Jobs =>
a – Copy the passage on thought and the finite and infinite word for word, from "Well, what is" to "a simple line?".
b – Continue the essay on the line "This shouldn't be written" from the point at which it ends.

-- Start Provided passage --

What is essentially being aspired to here is the movement from the finite to the infinite, from the centre of the intellect bound self to the living state of consciousness which actually produces the manifestations of intellect, from the abstraction of a word sustained sense of being to the organic centre of actual life. However, thought is a manifestation of the mind and perhaps through the very route of thought itself a different but related path can be cut leading to the same desired inner destination. And this is the point in what probably appears a strange, pointless post recently like Another Trapdoor, where was written:

This shouldn't be written.

Well, what is so interesting about that? Like the koan a rational explanation is the enemy for there the intellect finds a place of rest, a meaning, and it moves on very much as it already was, and so 'explanation' is very double-edged, but here perhaps necessary, given how unusual this form of thought actually is. What I presume is most likely happens with this line is that the reader sees "This shouldn't be written", and moves immediately along the normal logical path the mind works on, and for a brief moment wonders why it shouldn't be written, doesn't know, finds it a bit strange, pointless and inelegant, an odd essay in humour perhaps; and moves on to read something else. But am I trying to claim there is something extraordinary about such a simple line?

The line is not preceded by something like, "All humans are scum and deserve to die", then followed by- "This shouldn't be written." No, all we have is "This shouldn't be written."

-- End Provided passage --
-- Start Records provided --

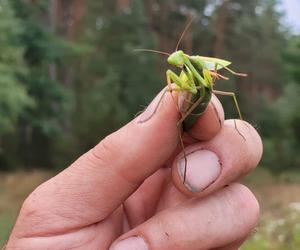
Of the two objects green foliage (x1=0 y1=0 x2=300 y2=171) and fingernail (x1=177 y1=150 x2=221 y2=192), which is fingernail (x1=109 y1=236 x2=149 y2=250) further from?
green foliage (x1=0 y1=0 x2=300 y2=171)

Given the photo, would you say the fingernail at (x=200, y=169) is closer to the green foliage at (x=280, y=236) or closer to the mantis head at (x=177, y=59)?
the mantis head at (x=177, y=59)

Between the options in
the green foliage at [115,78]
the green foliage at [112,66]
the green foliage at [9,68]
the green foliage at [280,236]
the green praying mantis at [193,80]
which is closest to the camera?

-- End Records provided --

Answers in order =>
a –
Well, what is so interesting about that? Like the koan a rational explanation is the enemy for there the intellect finds a place of rest, a meaning, and it moves on very much as it already was, and so 'explanation' is very double-edged, but here perhaps necessary, given how unusual this form of thought actually is. What I presume is most likely happens with this line is that the reader sees "This shouldn't be written", and moves immediately along the normal logical path the mind works on, and for a brief moment wonders why it shouldn't be written, doesn't know, finds it a bit strange, pointless and inelegant, an odd essay in humour perhaps; and moves on to read something else. But am I trying to claim there is something extraordinary about such a simple line?

b –
'So you're saying "This shouldn't be written" shouldn't be written? Why not?'
No, that's not what is written. Such a reader isn't looking at the line with enough directness, but jumping aboard the normal logical routes to the imagined intellectual destination. But here we just have "This shouldn't be written", not "This shouldn't be written shouldn't be written." But here is the point and the problem in explication for me- I cannot do the work for the reader. It's a thought that has no linguistic flaws, is perfectly ordinary, and yet the mind cannot find rest in it. It defies the normal logical path, but is not an illogical line.
"Do you mean 'This' shouldn't be written, as in the word 'this'? No, you're not looking directly enough. All we have is the line "This shouldn't be written."
"Well what does the "'This' in the line refer to?" "Ah, now we're getting somewhere. 'This' refers to the line 'This shouldn't be written"...
And because the train of thought is itself the enemy to the direct existential perception, the isolated line again:

This shouldn't be written.

An earlier similar thought produced repeated below, later examined with reluctance here:

This is a translation.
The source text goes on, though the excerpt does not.